■ Blocco di testo
··········

Per cui non c'è storia. Come dicono i giovani, l'aloe rulla a manetta.

Insomma, tonnellate di aloe che l'industria cosmetica e quella farmaceutica divorano con un picco dei consumi che, negli ultimi 5 anni, si è impennato più velocemente del grafico del rilevatore di cazzate in presenza di Berlusconi.

Però, considerando che per raggiungere la sua massima efficacia, la pianta dell'aloe deve crescere indisturbata per 3 o 4 anni – tempi da universo parallelo per la nostra industria – stamattina, mentre ero in farmacia e ci pensavo, mi è venuto improvvisamente un dubbio: non è che, idratati e rinfrescati, ci stiamo rendendo complici dell'equivalente erboristico dello sterminio della balene e che, passata questa abbuffata verde e appiccicosa, non ce ne sarà più per i posteri?

Comunque sia, lo sappia chi deve saperlo, se avrò una figlia, la chiamerò Aloe.
Aloe Ciccarelli. O anche con due nomi, che fa very important person: Aloe Vera Ciccareli,
Con un nome così, spero vivamente per lei che nasca e cresca figa. Ossia che prenda più dalla mamma che dal papà (patetica captatio benevolentiae la mia, ovvio).

··········

■ Materiale fornito
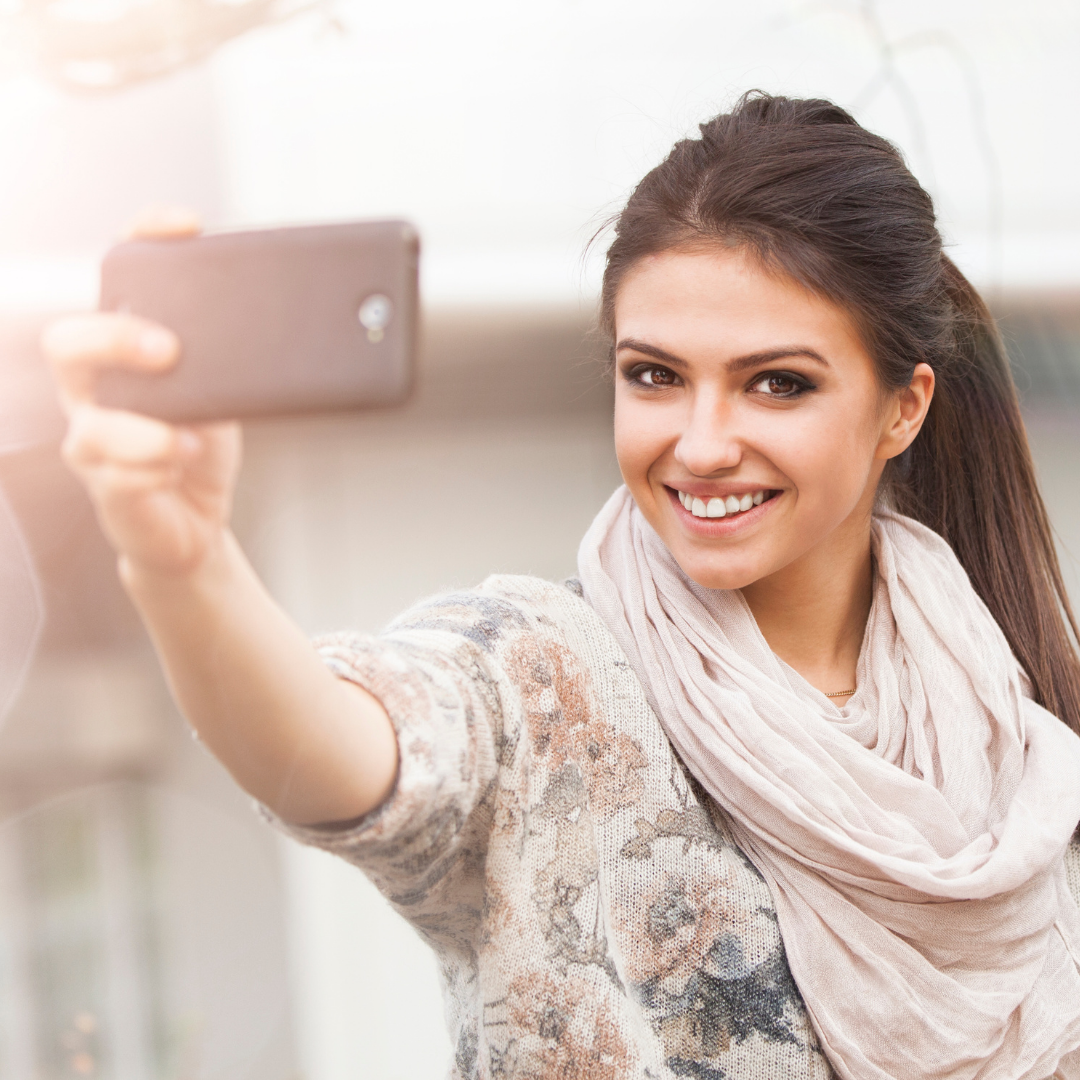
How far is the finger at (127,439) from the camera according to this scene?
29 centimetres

··········

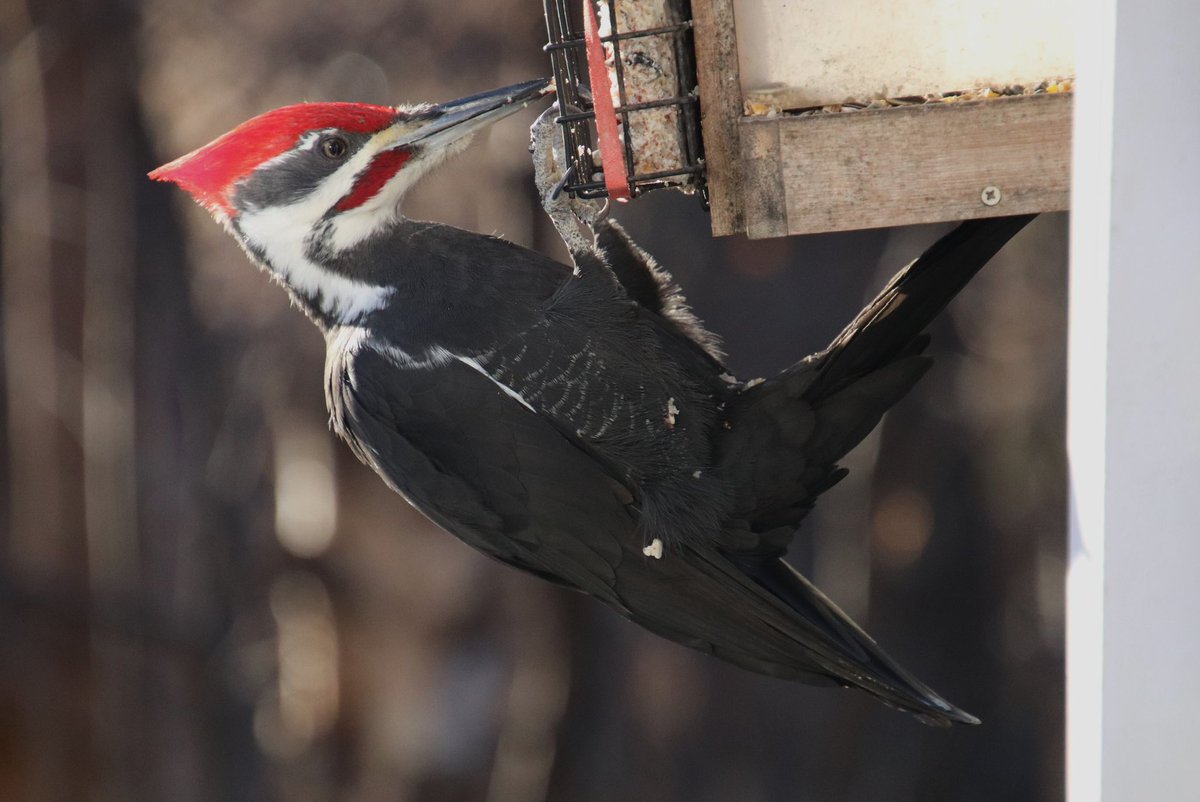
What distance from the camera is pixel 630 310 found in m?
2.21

··········

■ Istruzioni di lavoro
1: Rispondi alle seguenti domande sul testo sull'aloe.
(a) Quali due industrie consumano tonnellate di aloe?
(b) Per quanti anni la pianta dell'aloe deve crescere indisturbata per raggiungere la sua massima efficacia?
(c) Dove si trovava chi scrive quando gli è venuto il dubbio?
2: Riscrivi il passo del testo sull'aloe tra "Però, considerando che" e "la chiamerò Aloe.", estremi inclusi, mettendo "erboristeria" al posto di "farmacia".
3: Continua il testo sull'aloe dopo la sua ultima frase.

■ Risposte
1:
(a) L'industria cosmetica e quella farmaceutica.
(b) Per 3 o 4 anni.
(c) In farmacia.

2:
Però, considerando che per raggiungere la sua massima efficacia, la pianta dell'aloe deve crescere indisturbata per 3 o 4 anni – tempi da universo parallelo per la nostra industria – stamattina, mentre ero in erboristeria e ci pensavo, mi è venuto improvvisamente un dubbio: non è che, idratati e rinfrescati, ci stiamo rendendo complici dell'equivalente erboristico dello sterminio della balene e che, passata questa abbuffata verde e appiccicosa, non ce ne sarà più per i posteri?

Comunque sia, lo sappia chi deve saperlo, se avrò una figlia, la chiamerò Aloe.

3:
3 commenti:

  1. Sei veramente un grande, Aloe Vera Ciccarelli è da premio Oscar, considerando che il tuo cognome ricorda il ben noto callifugo.

    Dopodiché, qualche consideraz. a marg. da un vero fan dell'Aloe Vera:

    1) Con le ustioni solari, spalmazzato direttamente da una foglia tagliata lì per lì alla Rambo, il gel di Aloe fa mi-ra-co-li;

    2) L'Aloe Vera si riproduce praticamente come i gremlins, basta lasciarla lì a fare i cazzi suoi e in men che non si dica ti ritrovi i vasi pieni di piantine;

    3) È l'unica pianta che in 15 anni di vita da solo son riuscito a non far morire, e mi ha reso papà felice di tante piccole tenere Aloine Verine.

    Quindi: Aloè-Oo-Oo!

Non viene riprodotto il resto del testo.